The Dallas Morning News

"Enrique's Journey: The Story of a Boy's Dangerous Odyssey to Reunite with his Mother"
by Sonia Nazario
Random House, 292 pp., $26.95

Some Americans who strongly oppose the rising tide of illegal immigration base their stance on a simple fact: It's a crime.

They have a point.

But some people also contend that you won't be able to stop the crime until you understand its origins. It's a subject that reaches beyond issues of guest workers or national economies — this is a mass migration of women and children.

"Enrique's Journey" by Sonia Nazario, a compelling new book derived from her Pulitzer Prize-winning Los Angeles Times series, shows just how complicated such understanding can be. And how unlikely it is we will be able to seriously dent illegal immigration in the near future.

"Enrique's Journey" traces the harrowing odyssey of a Honduran boy who was left behind by his mother at age 5 and who, several years later, sets off on a treacherous trip to reunite with her in North Carolina via Dallas.

Like many other children, some as young as 7, he braves bandits, gangs and rapists as he crouches atop trains and tries to make it through Central America and Mexico in his quest to reach the U.S. border.

Retracing Enrique's route, Nazario makes clear that his story isn't all that unusual. About 700,000 immigrants enter the United States illegally each year. But in the past few decades, the demographics have started to change. With the rise of divorce and disintegration of the family in Latin America, many more single mothers are coming here to earn a living. Initially, they intend to return to their homeland in a couple of years with a financial stake. In the meantime, they send money home to help relatives take care of the kids.

But in many cases, the mothers never make it back home. And the children, lonely and increasingly desperate, set off with little money and even fewer chances of actually getting here.

Although Nazario didn't accompany Enrique on his journey, she tells the story from his perspective, having interviewed him and hundreds of others, as well as having taken the same trip herself, several times.

Along the way, she finds villains and heroes. She sees the horrors of migrants falling off trains and having their arms or legs cut off on the rails. She talks with Mexicans who deeply resent — and actively oppose — the Central American tide. She interviews police chiefs who acknowledge that some officers beat and steal from children. And she finds Catholic priests who help kids such as Enrique when no one else will.

But it gets even more complicated once Enrique and other migrants reach Nuevo Laredo and try to enter Texas. It's almost impossible to cross the river and avoid border agents without paying substantial amounts of money to smugglers. The migrants are an illegal commodity, like drugs, so it's no surprise that this trade is run mostly by gangs.

Murder is common. Bloated bodies routinely turn up in the river or the desert as gangs battle for control of the smuggling. Even those who make it here have no guarantees. Children often find their mothers, only to face years of anger at having been abandoned in the first place. And mothers, who have worked long hours to send back money, resent the children's ingratitude.

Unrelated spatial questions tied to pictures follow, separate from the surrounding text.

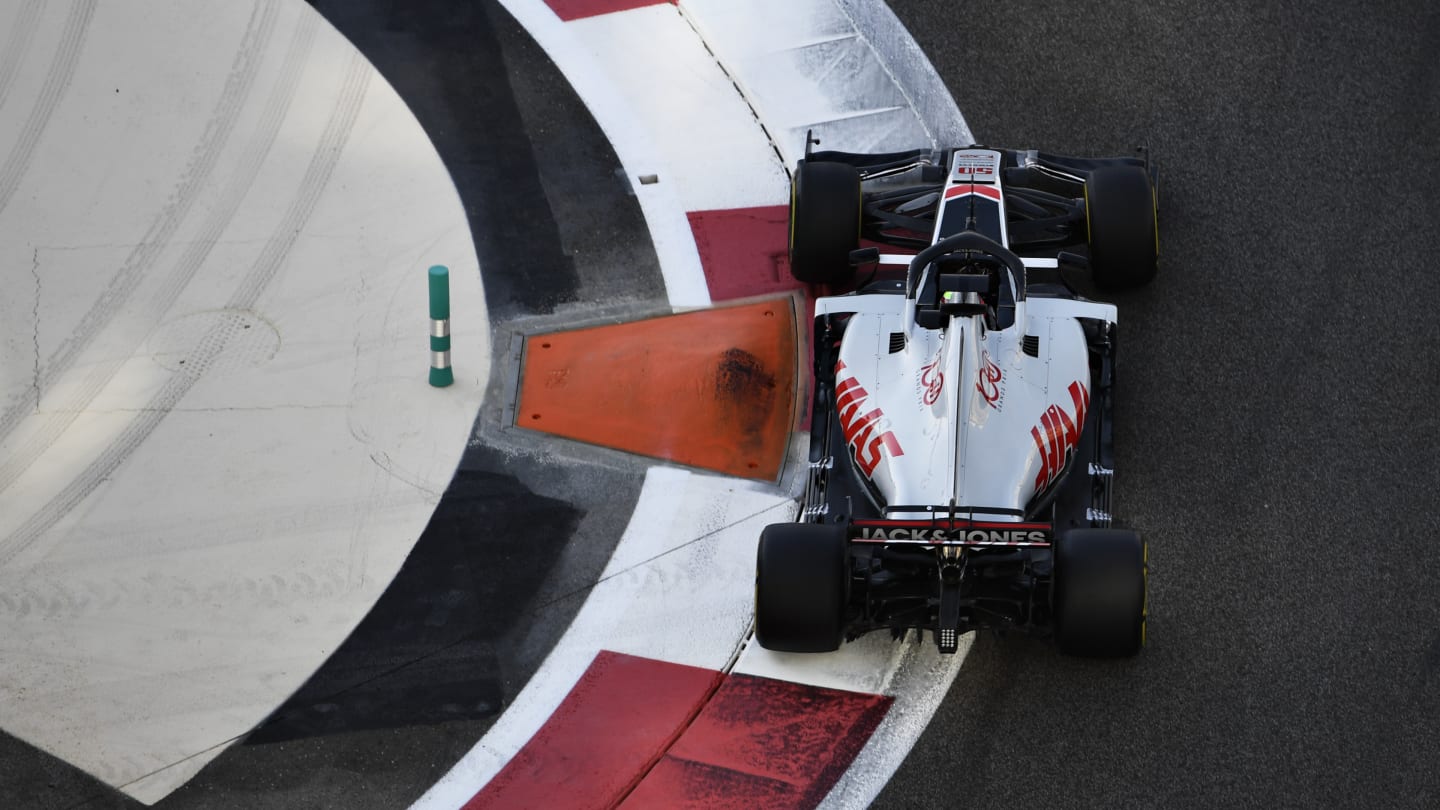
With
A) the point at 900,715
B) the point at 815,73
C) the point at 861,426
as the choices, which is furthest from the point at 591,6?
the point at 900,715

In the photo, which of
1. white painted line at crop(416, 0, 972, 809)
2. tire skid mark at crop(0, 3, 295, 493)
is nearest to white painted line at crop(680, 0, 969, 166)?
white painted line at crop(416, 0, 972, 809)

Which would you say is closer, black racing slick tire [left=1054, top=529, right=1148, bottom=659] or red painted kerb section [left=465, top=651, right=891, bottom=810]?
black racing slick tire [left=1054, top=529, right=1148, bottom=659]

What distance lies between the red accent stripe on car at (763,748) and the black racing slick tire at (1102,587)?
100 cm

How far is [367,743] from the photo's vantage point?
28.5 feet

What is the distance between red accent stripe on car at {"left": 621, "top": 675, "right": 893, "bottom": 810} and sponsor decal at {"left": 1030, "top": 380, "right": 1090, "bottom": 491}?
130cm

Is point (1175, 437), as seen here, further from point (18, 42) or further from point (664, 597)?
point (18, 42)

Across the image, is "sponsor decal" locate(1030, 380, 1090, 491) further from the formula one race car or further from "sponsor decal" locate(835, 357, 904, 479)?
"sponsor decal" locate(835, 357, 904, 479)

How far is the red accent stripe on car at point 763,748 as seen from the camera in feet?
27.7

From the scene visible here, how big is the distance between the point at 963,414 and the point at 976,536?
25.9 inches

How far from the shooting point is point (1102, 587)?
834cm

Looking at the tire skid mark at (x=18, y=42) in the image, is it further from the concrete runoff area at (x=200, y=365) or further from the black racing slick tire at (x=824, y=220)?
the black racing slick tire at (x=824, y=220)

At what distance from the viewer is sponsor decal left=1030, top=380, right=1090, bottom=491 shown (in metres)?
8.96

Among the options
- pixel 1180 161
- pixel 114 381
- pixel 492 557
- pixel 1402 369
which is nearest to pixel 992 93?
pixel 1180 161

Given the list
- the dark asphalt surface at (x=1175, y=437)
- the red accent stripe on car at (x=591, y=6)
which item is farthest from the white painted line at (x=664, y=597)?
the red accent stripe on car at (x=591, y=6)
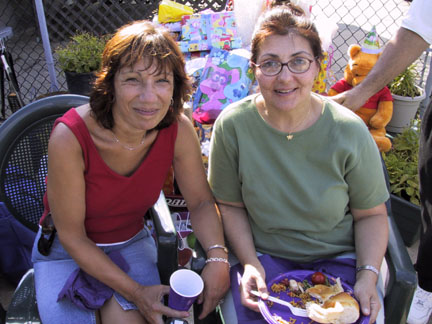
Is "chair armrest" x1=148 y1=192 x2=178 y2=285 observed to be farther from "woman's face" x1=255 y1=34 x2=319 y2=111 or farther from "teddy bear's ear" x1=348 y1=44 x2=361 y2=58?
"teddy bear's ear" x1=348 y1=44 x2=361 y2=58

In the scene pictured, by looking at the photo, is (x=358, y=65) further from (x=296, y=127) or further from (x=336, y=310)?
(x=336, y=310)

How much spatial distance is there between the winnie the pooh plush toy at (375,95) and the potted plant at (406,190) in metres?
0.17

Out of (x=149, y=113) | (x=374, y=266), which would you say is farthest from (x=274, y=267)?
(x=149, y=113)

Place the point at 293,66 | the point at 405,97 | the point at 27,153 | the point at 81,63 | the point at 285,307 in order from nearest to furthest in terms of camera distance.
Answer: the point at 285,307 → the point at 293,66 → the point at 27,153 → the point at 405,97 → the point at 81,63

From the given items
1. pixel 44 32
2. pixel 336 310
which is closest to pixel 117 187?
pixel 336 310

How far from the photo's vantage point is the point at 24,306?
5.72 ft

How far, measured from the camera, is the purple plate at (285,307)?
159cm

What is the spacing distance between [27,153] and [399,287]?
5.99ft

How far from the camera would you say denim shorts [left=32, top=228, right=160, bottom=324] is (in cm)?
167

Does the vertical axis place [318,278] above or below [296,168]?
below

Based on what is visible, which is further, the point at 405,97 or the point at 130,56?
the point at 405,97

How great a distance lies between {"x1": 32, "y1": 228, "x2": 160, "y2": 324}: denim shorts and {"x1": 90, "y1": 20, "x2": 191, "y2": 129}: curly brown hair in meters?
0.60

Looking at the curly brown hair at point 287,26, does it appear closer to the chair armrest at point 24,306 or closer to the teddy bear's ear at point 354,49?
the chair armrest at point 24,306

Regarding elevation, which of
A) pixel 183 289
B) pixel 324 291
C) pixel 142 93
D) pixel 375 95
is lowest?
pixel 324 291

Nazario doesn't pull any punches in "Enrique's Journey," which is sure to startle any complacent reader. She also knows that stories such as Enrique's will continue for many years to come.

"One Honduran teenager I met in southern Mexico had been deported to Guatemala twenty-seven times," she writes. "He said he wouldn't give up until he reached his mother in the United States. I began to believe that no number of border guards will deter children like Enrique, who are willing to endure so much to reach the United States. It is a powerful stream, one that can only be addressed at its source."